Saturday, February 16, 2013

Ruins, Rocks and Stars I

(Warning: Lots of rambling ahead of a trip in May 2012)

We could see a weakly swirling mass of dust in the foreground with bits of paper and plastic. "That's a twister", pointed out Frenil and with it started our trip. A trip to explore one of the hidden gems in India's western corner - the great ruins at Dholavira, located between the large white salt flats of the Rann.

After three failed attempts at planning the trip and being muscled out of the tatkal reservations, we finally managed to snare the last three sleepers in a bus to Bhachau. Our morning was spent in Ahmedabad, the city of 24x7 eateries and the Siddi Sayyid's Jali. The Siddi's are African communities in India, mostly slaves brought in by monarchs - a digression for another day.

Ahmedabad is curiously small and surprisingly clean for a Mumbaikar. The Sabarmati riverfront, forever under construction, is emerging beautifully. Camel carts dot the sides of the bridge.  Narendra Modi posters are ubiquitous. On a side note, purely from posters, his personality cult seems far behind those of our competing UP leaders.

### [Requirement]
In the travel post, where are the ruins at Dholavira located?

[Items excerpted from a collection]
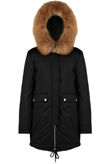Black PVC Patch Detail Parka Coat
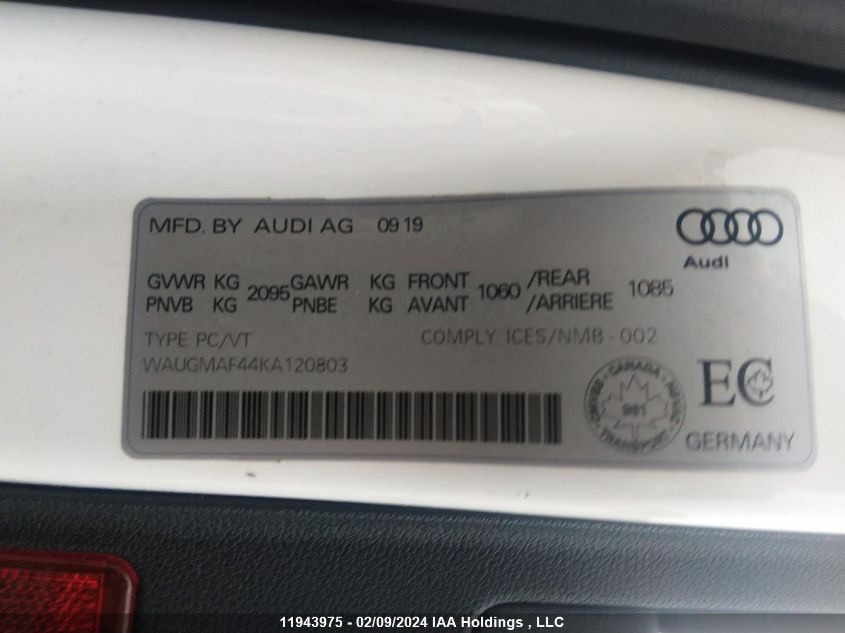 WAUGMAF44KA120803 2019 Audi A4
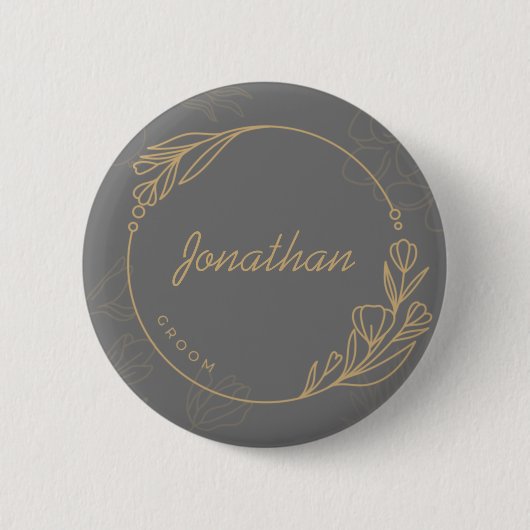 Aangepaste eenvoudige Groom-Button Ronde Button 5,7 Cm (Voorkant)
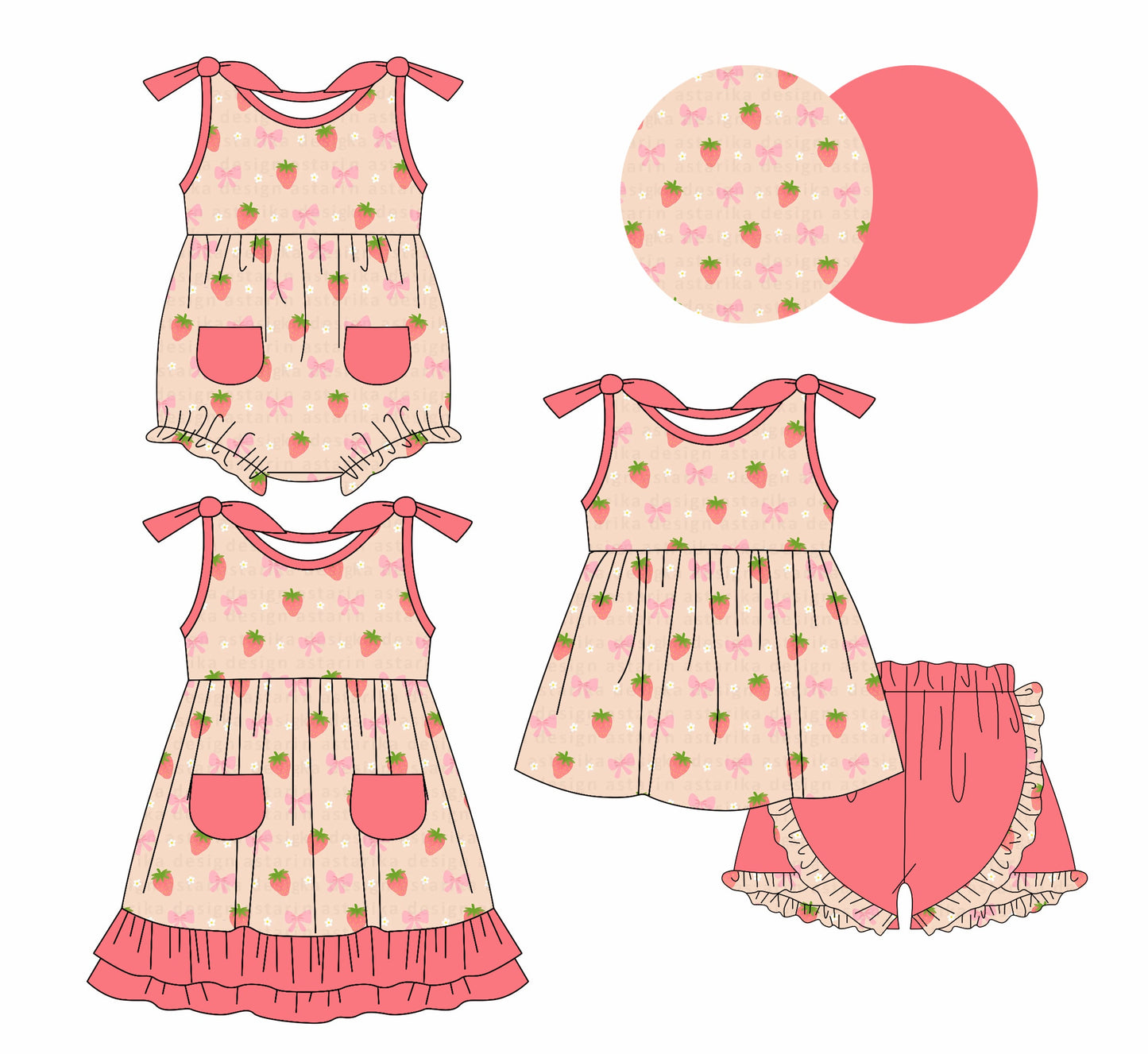 Baby Girl Strawberry Bows Sibling Romper Dress Set ( Moq 5 Each Style ) 1.10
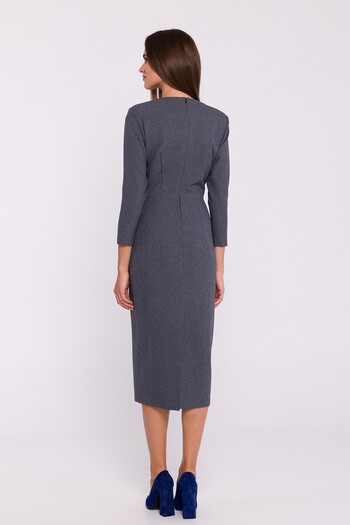Stylove A simple midi dress with a V-neck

### [Answer for the task]
Between the large white salt flats of the Rann, in India's western corner.